В самом деле, какие бы суровые документы и факты ни оставило людям их прошлое, они все же смотрят в него с подобием надежды, ища и находя созвучное себе и потерянное в своем времени нечто. Сколько мы знаем успешных и неудачных попыток идеализации прошлого. А сколько удачных попыток охаивания, что само по себе часто в основе своей несет попытку тоже приблизиться к гармонии, правде, истине, если не спекулятивно в своей основе. И все же в человечестве более добра к своему прошлому, нежели зла.
Вот и платьица эти нехитрые — в чем секрет — сформулировать не возьмусь, но знаю, на себе испытала: сначала я глядела на них с явной насмешкой, потом с сомнением, но стоило лишь надеть, как из человека двадцатого века немедленно превращалась я в женщину: оборки качались, обвивались, складки падали и обтекали — все это меняло выражение лица, походку, взгляд. Я чувствовала себя великолепно, совершенством, лишенным недостатков, ибо в платье Лоры Эшли все недостатки не имели значения.
Смелая индивидуальность Лоры Эшли наложила заметный отпечаток на всю современную моду. Это Лора, никто иной, первой ввела длинные юбки, хотя и не прославилась так, как Куант с короткими. Это Лоре обязан мир моды обилием оборок и кружевных прошв в своих моделях. Наши женщины, понашившие себе ситцевых длинных платьев в середине семидесятых, обязаны этим начинанием Лоре Эшли.
Как истинный и уверенный в себе художник, Лора не боится конкуренции и, как мне кажется, не падка на рекламу. Во всяком случае, я ни разу за годы жизни в Лондоне не встречала нигде рекламы ее фирмы, чего не могла бы сказать ни о Куант, Хуланики и других, менее известных и нашумевших.
Лора — подлинный народный характер — меньше слов, больше дела. Я вижу, как другие модельеры используют идеи Лоры, и, будучи ее поклонницей, беспокоюсь, не обошли бы.

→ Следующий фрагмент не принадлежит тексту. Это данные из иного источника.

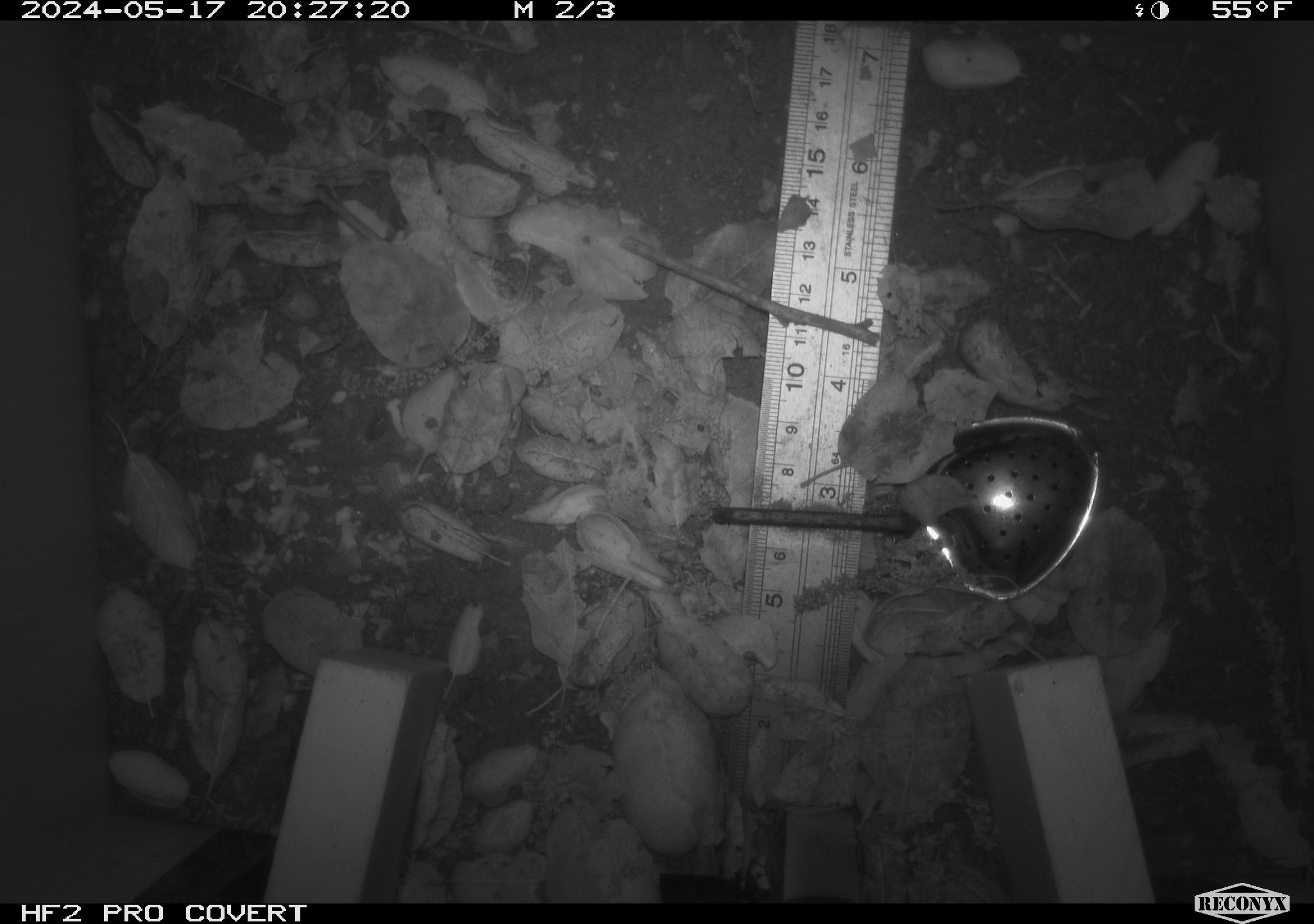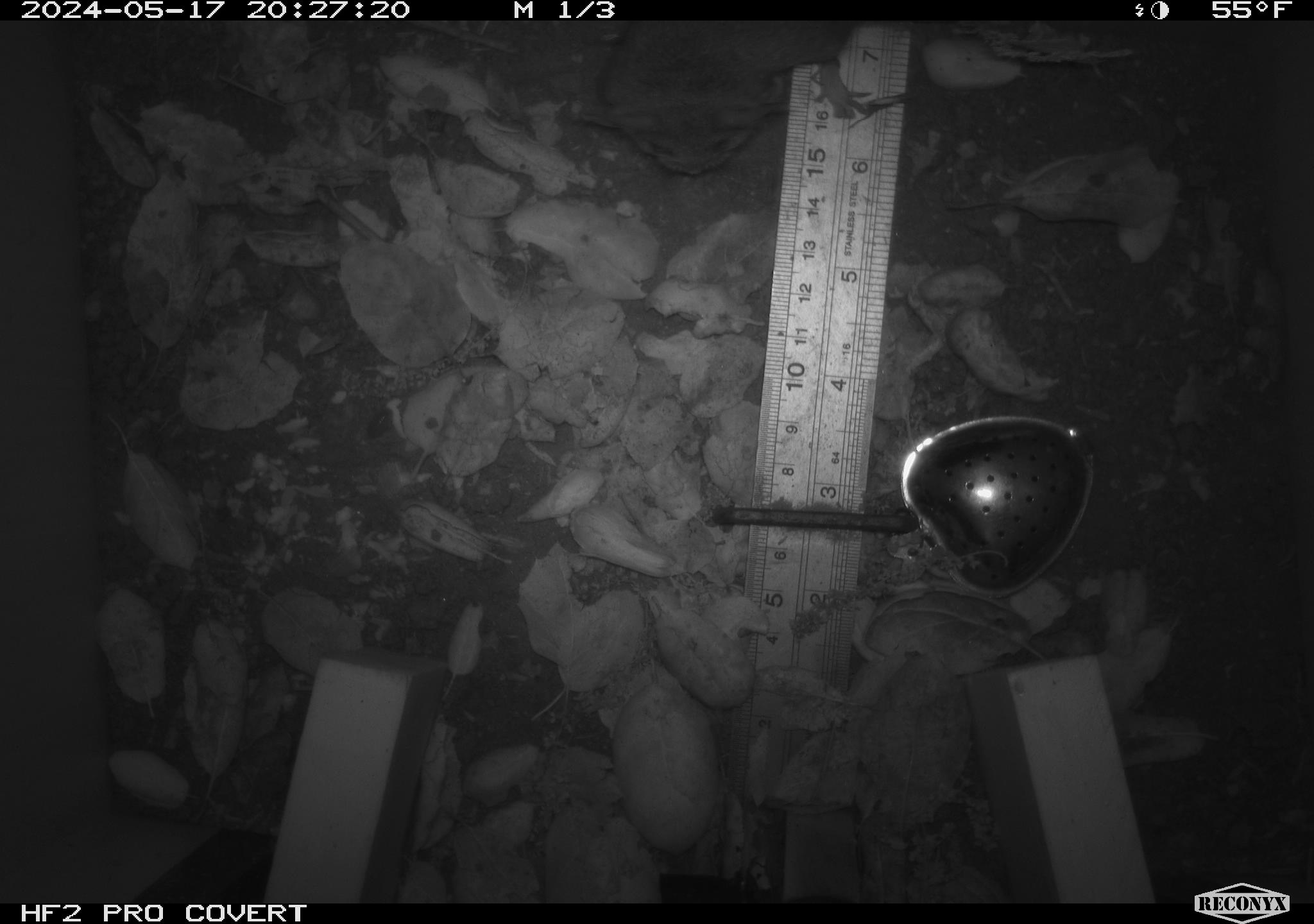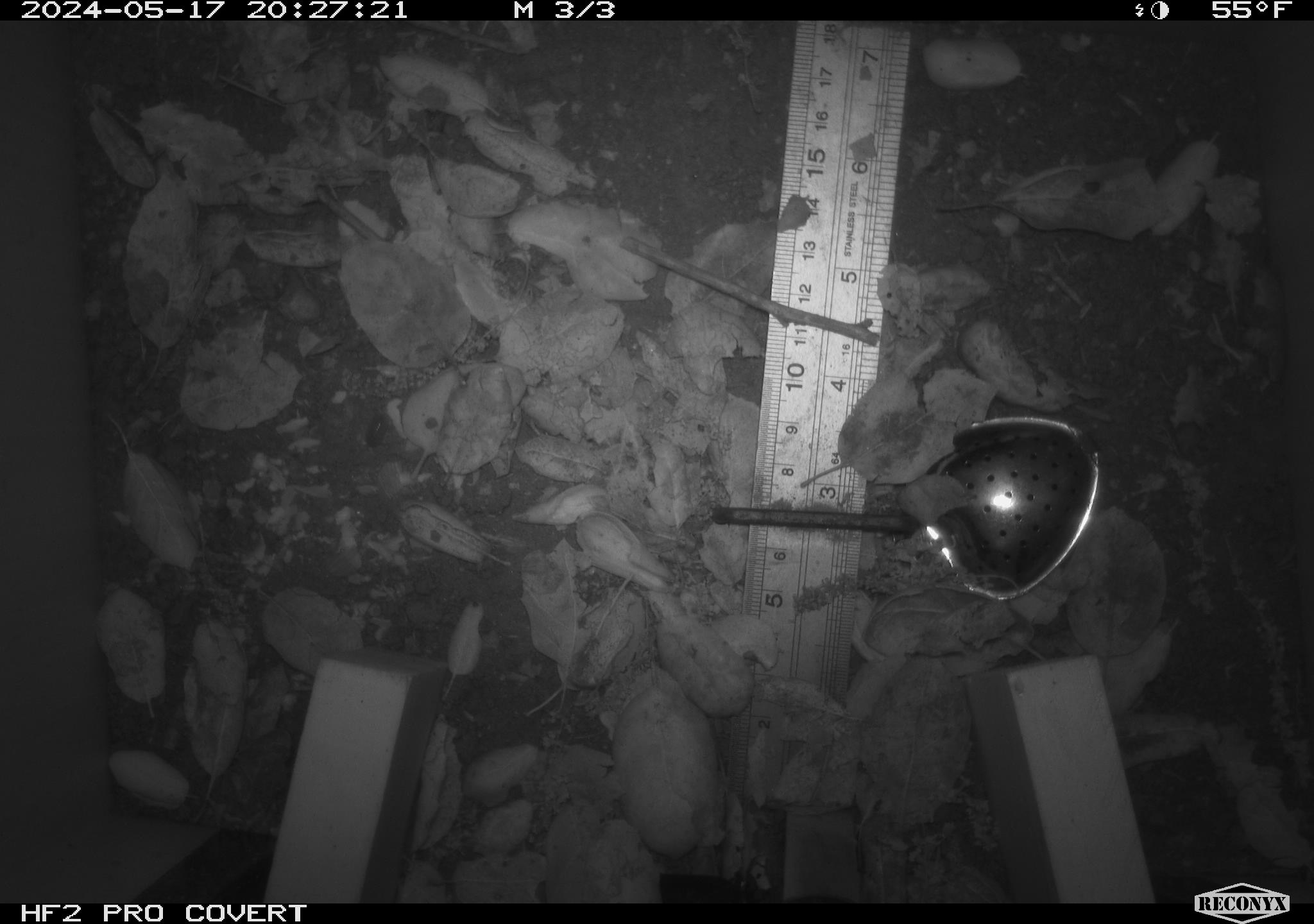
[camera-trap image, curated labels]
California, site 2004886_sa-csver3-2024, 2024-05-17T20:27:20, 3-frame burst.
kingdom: Animalia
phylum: Chordata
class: Mammalia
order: Rodentia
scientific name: Rodentia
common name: rodent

Но саму художницу это нисколько не волнует, переняли кружева, и пусть — не до кружев сейчас, вот новая идея кроя юбок, такая идея, такая!
— Нам сейчас очень подражают, — соглашается со мной Бернард Эшли, — но нас это мало беспокоит, ведь наши цены вне всякой конкуренции.
Вот еще одна черта секрета успеха «дела Эшли»: цена платья, как говорится, божеская. Платье с длинной юбкой, высоким воротником, пышными рукавами и турнюром на спинке, такое романтичное, так молодящее и так идущее любой женщине, стоит совсем недорого, много дешевле подражаниям Лоре в дорогих магазинах.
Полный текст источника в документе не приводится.